Manyika It’s important to design these tools for collaboration from the outset because they can enable people to be remarkably productive and creative. You may have seen some of our tools like AMIE (Articulate Medical Intelligence Explorer), which are designed to assist medical practitioners in diagnosis, or even Veo, which we’ve designed from the ground up to assist filmmakers and storytellers.
Dialogues What does this approach to building collaborative or assistive AI reveal more broadly about the AI future that Google is envisioning?
Manyika We’re trying to build with the understanding that these tools can help automate tasks, but their impact will be more consequential in an assistive capacity. This topic of automation versus collaboration is one that the MIT economist David Autor and I explored in some detail in an article in The Atlantic. Focusing more on collaboration rather than just automation is important because it benefits not just workers, but also the economy and productivity growth. You want workers and people in the economy—whether they’re individuals, small businesses, or large companies—to leverage these tools to become more productive, create new outputs, new value-added products, and innovations. The International Labour Organization (ILO), for example, in a broad study across 140 countries, showcased that the assistive effect of these tools is six times the displace- ment effect.
So I think if we get this right, where we focus on assisting workers and others in the economy, and on expanding and improving innovations and outputs— that will create a virtuous cycle that should benefit the economy and everyone in it.
Dialogues What should readers understand about this specific moment in AI that we find ourselves in?
Manyika First, the technical and scientific progress is moving at a breathtaking pace. At the same time, though, it’s one thing for the technology to move fast, but I think adoption in the wider economy is going to be a little slower than that. It’ll be faster than in the past but still slower than the pace of technological innovation. So it’s important to note that while the pace of innovation is remarkable, the pace of adoption and transformation will have to catch up. Adoption in the wider economy is one of the factors that will be critical if we are to realize AI’s potential to enable productivity growth and economic gains. In addition to adoption, the other factor needed will include complementary co-investments, transformation of processes and work- flows to fully capitalize on AI’s capabilities, training and enabling workers to fully utilize AI, ensuring the application of AI to productivity-enhancing use cases in the respective sectors. In other words, the economic gains from AI will not be automatic; nor are they guaranteed.
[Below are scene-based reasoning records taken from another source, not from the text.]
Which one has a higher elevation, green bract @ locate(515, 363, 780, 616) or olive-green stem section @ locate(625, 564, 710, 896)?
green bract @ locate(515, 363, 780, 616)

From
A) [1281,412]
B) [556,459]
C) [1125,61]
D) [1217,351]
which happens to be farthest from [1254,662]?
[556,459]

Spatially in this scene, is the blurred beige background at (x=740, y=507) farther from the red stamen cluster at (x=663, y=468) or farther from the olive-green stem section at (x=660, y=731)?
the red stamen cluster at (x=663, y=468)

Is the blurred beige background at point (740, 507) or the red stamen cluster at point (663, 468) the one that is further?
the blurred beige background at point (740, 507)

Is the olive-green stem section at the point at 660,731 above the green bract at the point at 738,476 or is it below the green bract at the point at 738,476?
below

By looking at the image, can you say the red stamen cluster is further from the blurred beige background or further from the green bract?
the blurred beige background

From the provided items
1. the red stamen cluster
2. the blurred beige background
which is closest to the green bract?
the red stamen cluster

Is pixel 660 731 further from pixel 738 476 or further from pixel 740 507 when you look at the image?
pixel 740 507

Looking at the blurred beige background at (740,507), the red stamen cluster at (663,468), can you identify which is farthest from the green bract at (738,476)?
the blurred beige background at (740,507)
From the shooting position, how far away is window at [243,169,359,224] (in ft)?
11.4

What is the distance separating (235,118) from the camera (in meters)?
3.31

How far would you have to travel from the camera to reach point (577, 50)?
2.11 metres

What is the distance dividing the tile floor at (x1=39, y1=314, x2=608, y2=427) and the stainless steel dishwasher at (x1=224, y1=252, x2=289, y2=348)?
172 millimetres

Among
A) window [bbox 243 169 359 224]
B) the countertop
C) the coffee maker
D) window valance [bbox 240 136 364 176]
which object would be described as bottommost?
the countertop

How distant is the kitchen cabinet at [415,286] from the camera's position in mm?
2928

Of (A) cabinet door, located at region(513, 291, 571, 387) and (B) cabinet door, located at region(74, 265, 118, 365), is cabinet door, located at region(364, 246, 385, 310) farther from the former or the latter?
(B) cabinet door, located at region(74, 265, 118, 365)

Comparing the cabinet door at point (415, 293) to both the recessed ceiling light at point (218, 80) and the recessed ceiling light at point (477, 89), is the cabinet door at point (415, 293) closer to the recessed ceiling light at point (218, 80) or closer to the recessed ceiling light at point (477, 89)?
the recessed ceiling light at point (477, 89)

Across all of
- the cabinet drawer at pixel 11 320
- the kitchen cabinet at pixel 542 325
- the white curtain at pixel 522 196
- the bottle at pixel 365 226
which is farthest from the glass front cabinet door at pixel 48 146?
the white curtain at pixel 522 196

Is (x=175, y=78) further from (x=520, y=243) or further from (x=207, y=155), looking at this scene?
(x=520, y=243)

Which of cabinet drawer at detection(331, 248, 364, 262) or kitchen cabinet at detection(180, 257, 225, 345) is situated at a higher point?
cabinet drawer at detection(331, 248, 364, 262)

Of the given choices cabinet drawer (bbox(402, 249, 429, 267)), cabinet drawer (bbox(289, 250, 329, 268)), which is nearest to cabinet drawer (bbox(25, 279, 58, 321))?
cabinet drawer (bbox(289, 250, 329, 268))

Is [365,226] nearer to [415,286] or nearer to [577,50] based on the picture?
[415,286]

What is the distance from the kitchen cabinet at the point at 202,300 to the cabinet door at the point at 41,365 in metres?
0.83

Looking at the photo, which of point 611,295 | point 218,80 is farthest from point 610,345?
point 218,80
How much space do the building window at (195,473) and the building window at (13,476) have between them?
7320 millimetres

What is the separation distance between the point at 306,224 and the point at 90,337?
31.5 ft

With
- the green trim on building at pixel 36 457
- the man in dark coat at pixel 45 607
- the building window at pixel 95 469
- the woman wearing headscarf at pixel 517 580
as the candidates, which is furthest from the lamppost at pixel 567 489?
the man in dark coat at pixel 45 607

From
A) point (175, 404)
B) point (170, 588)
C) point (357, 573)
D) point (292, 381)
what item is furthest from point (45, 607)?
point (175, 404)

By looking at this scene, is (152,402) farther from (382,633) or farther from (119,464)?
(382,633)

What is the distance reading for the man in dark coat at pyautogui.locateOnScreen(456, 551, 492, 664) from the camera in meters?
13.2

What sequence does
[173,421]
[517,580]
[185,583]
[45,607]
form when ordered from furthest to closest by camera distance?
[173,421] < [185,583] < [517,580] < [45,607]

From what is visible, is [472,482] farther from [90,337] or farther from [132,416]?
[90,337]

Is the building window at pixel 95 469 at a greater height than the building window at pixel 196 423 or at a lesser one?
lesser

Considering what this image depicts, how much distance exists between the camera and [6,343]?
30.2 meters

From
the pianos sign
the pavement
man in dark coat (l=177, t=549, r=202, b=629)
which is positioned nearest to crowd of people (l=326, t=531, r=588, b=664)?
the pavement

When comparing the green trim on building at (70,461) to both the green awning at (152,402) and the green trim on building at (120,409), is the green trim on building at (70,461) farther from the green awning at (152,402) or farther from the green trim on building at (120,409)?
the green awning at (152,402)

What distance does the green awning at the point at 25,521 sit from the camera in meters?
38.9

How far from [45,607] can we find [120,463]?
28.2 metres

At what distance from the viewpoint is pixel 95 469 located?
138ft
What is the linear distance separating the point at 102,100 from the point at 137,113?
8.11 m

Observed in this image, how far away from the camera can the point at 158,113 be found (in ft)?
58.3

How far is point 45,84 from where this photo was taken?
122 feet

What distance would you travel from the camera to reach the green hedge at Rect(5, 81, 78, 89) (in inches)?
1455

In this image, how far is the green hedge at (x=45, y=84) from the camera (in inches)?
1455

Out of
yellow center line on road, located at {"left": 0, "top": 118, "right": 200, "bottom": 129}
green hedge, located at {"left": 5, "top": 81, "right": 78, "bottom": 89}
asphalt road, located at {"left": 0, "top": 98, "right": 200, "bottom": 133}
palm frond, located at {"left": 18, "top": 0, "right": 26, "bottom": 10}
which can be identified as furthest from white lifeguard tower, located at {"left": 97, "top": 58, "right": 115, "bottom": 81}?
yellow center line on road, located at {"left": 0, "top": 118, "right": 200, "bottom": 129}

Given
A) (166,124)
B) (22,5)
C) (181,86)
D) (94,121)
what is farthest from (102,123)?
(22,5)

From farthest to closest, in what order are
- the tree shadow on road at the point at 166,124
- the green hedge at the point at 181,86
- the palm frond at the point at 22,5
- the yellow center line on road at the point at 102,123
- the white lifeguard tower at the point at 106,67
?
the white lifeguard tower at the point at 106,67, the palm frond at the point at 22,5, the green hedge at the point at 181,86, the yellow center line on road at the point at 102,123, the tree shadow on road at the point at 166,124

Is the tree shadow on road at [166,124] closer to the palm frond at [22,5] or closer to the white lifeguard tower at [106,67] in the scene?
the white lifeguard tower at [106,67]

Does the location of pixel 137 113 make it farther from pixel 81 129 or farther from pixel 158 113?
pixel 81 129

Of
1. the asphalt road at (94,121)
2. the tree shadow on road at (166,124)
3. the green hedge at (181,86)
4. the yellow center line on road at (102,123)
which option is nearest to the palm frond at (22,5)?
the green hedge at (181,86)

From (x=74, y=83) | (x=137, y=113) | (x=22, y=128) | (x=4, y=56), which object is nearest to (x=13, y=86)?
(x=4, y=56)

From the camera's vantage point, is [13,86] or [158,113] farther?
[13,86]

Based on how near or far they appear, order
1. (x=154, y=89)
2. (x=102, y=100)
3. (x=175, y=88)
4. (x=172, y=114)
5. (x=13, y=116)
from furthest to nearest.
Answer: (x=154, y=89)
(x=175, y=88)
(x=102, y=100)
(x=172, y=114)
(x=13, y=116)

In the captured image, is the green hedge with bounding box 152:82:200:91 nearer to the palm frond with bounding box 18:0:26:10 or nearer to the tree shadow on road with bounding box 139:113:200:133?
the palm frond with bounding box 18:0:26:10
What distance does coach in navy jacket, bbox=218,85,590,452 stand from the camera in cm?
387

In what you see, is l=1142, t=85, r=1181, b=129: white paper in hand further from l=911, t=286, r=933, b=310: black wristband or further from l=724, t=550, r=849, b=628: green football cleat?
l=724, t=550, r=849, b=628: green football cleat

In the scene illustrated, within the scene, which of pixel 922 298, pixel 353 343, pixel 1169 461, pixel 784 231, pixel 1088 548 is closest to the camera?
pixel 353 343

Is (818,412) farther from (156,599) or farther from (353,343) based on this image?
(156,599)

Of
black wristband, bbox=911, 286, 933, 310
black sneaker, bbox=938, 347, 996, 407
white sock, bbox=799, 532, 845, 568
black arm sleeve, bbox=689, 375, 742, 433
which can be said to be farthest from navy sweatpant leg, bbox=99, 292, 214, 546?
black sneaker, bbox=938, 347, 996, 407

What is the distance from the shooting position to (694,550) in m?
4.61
Second, it’s worth recognizing that we’re in a moment where we should be extraordinarily bold. The possibilities of this technology benefiting people, the economy, science, and society are enormous. At the same time, it’s also important to be extremely responsible because we know this technology comes with all kinds of complications, challenges, and even risks. That’s why this idea of being bold and responsible—for us as developers, for individuals using these technologies, for companies deploying this technology, and for policymakers—is even more important for everyone to keep in mind.